Extract:

* begin *

Fine Gardening - Issue 141

Invasive – Purple Loosestrife

(Lythrum salicaria)

 

 

1. Hummingbird Hyssop

Name: Agastache cana

USDA Hardiness Zones: 5 to 9

Size: Up to 3 feet tall and 18 inches wide

Conditions: Full sun; well-drained soil

This tall, xeric perennial adds a deep rose color to the garden in the heat of summer. Spikes of tubular flowers attract many varieties of hummingbirds throughout summer, making this is a must-have plant. Minimal maintenance is required. Do not cut hummingbird hyssop back in fall because leaving the foliage intact for winter allows it to catch leaves and other garden debris for insulation, helping the plant survive.

 

Invasive – Dame’s Rocket

(Hesperus matronalis)

 

 

2. ‘David’s Lavender’ Tall Garden Phlox

Name: Phlox paniculata ‘David’s Lavender’

Zones: 4 to 8

Size: 3 to 4 feet tall and 2 to 3 feet wide

Conditions: Full sun to partial shade; moist, rich soil

A sport of the popular ‘David’ phlox (P. paniculata ‘David’, Zones 4–8), this cultivar has large, fragrant blooms. Here in the Mountain West, phlox generally blooms from early summer through early fall. While mildew is not a serious issue in our dry Colorado climate, ‘David’s Lavender’ is known for its mildew resistance. This plant is low maintenance, likes to be mulched, and requires moderate moisture.

 

Invasive- Cyprus Spurge

(Euphorbia cyparissias)

* end *

Provided material:
* begin *

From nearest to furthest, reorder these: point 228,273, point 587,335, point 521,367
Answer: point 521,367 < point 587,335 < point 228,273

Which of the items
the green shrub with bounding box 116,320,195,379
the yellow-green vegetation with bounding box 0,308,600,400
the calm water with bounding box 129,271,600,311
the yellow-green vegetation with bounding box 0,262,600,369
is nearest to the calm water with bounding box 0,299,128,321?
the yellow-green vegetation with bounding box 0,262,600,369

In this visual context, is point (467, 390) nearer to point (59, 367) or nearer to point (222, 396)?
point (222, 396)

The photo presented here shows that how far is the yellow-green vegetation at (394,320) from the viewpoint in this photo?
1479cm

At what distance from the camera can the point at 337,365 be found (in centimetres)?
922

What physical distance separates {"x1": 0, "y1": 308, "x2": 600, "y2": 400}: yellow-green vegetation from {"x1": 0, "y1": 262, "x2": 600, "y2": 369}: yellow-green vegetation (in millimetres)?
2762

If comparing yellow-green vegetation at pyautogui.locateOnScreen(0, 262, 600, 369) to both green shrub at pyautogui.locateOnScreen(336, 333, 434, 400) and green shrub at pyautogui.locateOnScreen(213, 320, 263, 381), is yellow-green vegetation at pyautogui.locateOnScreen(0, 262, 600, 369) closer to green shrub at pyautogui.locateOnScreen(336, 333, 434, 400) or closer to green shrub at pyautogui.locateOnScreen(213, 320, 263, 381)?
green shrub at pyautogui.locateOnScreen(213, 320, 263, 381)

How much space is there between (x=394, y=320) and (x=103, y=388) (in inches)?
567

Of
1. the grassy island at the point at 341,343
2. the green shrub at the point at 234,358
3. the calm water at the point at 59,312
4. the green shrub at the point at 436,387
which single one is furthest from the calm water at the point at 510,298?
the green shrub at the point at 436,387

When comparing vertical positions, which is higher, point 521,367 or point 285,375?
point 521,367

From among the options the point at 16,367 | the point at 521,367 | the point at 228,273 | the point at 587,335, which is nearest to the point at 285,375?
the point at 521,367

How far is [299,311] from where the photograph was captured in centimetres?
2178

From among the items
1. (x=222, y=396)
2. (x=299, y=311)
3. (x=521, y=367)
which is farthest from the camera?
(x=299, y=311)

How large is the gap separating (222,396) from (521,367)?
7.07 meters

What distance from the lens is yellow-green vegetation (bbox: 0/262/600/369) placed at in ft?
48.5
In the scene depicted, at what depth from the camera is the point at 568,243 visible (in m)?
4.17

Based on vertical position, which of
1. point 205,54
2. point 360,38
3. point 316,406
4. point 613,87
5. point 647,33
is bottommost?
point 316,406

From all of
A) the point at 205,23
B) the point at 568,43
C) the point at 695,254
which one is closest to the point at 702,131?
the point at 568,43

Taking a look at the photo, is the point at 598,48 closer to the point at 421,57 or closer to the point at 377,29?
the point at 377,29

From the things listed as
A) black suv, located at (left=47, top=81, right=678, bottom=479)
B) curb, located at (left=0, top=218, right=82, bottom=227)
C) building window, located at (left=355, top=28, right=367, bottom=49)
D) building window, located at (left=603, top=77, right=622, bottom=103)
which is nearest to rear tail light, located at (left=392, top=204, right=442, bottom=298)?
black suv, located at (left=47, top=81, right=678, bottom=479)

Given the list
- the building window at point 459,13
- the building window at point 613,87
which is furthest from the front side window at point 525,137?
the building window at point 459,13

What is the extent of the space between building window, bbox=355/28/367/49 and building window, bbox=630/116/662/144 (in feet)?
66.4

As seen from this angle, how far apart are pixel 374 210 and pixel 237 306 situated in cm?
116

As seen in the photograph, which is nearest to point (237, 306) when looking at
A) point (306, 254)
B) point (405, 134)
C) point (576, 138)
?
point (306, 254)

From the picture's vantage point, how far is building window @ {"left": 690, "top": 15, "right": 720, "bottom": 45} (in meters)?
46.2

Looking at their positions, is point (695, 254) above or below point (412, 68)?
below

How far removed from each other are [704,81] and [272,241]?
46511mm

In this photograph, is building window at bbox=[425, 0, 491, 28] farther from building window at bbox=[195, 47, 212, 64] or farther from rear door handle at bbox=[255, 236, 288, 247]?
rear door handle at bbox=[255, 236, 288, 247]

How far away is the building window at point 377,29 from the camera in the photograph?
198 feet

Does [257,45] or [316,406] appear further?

* end *

Directions:
• a. Which USDA hardiness zones does the Fine Gardening excerpt give for hummingbird hyssop?
• b. Please write out the Fine Gardening excerpt from "Zones: 4 to" to "(Euphorbia cyparissias)".
• c. Carry the Fine Gardening excerpt on invasive plants forward from its last line.

Per-task outputs:
• a. Zones 5 to 9.

• b.
Zones: 4 to 8

Size: 3 to 4 feet tall and 2 to 3 feet wide

Conditions: Full sun to partial shade; moist, rich soil

A sport of the popular ‘David’ phlox (P. paniculata ‘David’, Zones 4–8), this cultivar has large, fragrant blooms. Here in the Mountain West, phlox generally blooms from early summer through early fall. While mildew is not a serious issue in our dry Colorado climate, ‘David’s Lavender’ is known for its mildew resistance. This plant is low maintenance, likes to be mulched, and requires moderate moisture.

 

Invasive- Cyprus Spurge

(Euphorbia cyparissias)

• c.
3. Creeping Basket of Gold

Name: Alyssum montanum ‘Mountain Gold’

Zones: 4 to 9

Size: 6 inches tall and up to 18 inches wide

Conditions: Full sun; well-drained soil

Creeping basket of gold is a harbinger of springtime here in the Mountain West. This ground cover is blanketed in yellow-gold blossoms and is one of the earliest plants to bloom. Spring bulbs are a perfect complement. The only maintenance required is to shear off the flowers after blooming, leaving behind gray-green foliage that provides interest and color for the rest of the season.

 

Invasive – Salt Cedar

(Tamarix ramosissima)

 

 

4. Apache Plume

Name: Fallugia paradoxa

Zones: 4 to 9

Size: 3 to 5 feet tall and wide

Conditions: Full sun; well-drained soil

A western native shrub, apache plume provides continual interest throughout the growing season. In spring, small white blossoms appear and continue into summer. Shortly after, striking feathery pink seed heads form, giving the plant a plumelike appearance. Its finely textured foliage is semievergreen, though inconspicuous, in winter. This shrub is extremely drought tolerant and requires little maintenance if not overwatered.

 

Michelle Provaznik is director of The Gardens on Spring Creek in Fort Collins, Colorado.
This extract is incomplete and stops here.